In another approach to improve hepatocyte differentiation, we also performed a small molecule screen, as small molecules are known to affect signalling pathways and can hence also activate maturation signalling pathways. We first adapted the stem cell-hepatocyte differentiation protocol to a robust 384-well format, performed successfully a pilot screen of ±160 molecules, which was followed by a screen ±3000 molecules. A number of hits were found which we are currently validating.
Current Pluripotent stem cells (PSC) derived hepatocytes have a maturity akin to fetal liver hepatocytes, and no studies have been published describing PSC derived sinusoidal endothelial or stellate cells. Furthermore, environmental engineering studies, provided novel insights in progressive increased maturation of the hepatocytes from PSCs which will be further extended to stellate and endothelial cells, knowledge that is currently incompletely (hepatocytes) or not (stellate and endothelial cells) known. In LiVirIn, we identified unique microenvironment using a DOE approach by matrix screen allowing improved PSC-HLCs (hepatocytes like cells) maturation. These 3D culture enable not only in the improvement of hepatocytes phenotype but also allowing human stellate cells and endothelial cells differentiation. Currently, we are testing three cell populations as co-culture in 3D microenvironment, this enable us not only to determine how they might maintain/enhance each other’s maturity, but will also have cells and models that make it possible to determine the role of these non-parenchymal cells in HBV infection studies, test anti-viral drugs, as well as for the study drug metabolisation /toxicity studies.

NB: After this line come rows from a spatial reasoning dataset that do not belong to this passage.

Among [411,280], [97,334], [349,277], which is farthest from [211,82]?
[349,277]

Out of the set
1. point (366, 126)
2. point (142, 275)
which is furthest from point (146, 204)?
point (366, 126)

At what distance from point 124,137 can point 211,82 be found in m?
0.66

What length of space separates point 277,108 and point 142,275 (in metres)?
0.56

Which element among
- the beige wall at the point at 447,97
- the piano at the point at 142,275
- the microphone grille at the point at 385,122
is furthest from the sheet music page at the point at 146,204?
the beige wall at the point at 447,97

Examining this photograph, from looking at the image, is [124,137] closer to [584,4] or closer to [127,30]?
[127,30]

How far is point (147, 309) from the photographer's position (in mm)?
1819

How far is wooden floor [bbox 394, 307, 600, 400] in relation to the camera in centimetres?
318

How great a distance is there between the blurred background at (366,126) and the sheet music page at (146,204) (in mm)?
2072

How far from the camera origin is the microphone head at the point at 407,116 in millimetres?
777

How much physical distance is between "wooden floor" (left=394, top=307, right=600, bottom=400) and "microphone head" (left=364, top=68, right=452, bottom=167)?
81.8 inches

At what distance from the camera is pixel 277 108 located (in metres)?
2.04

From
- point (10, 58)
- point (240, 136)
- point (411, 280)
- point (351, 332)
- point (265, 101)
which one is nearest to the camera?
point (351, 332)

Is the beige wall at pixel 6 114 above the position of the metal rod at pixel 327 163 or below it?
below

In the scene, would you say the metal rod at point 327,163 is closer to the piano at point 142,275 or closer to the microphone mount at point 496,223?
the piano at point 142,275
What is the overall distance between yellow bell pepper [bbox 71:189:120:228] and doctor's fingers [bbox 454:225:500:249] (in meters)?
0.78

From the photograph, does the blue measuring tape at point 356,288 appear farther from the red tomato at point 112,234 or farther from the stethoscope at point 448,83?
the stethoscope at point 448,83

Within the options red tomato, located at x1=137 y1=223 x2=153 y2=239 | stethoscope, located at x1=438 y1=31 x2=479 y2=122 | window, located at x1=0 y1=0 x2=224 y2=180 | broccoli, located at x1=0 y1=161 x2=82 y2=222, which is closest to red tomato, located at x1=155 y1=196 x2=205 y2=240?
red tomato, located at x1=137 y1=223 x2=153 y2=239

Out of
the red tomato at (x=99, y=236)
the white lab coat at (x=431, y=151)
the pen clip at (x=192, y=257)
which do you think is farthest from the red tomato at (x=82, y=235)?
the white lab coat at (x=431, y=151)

Having good functional liver models will also decrease the need for animal studies, in line with the 3R principle

The high throughput screen for small molecules that improve hepatocyte maturation will further improve hepatocyte maturation and thus HBV infection. In addition, the high throughput screening platform will also be extremely useful for identifying anti-hepatitis B drugs using a high throughput screen approach.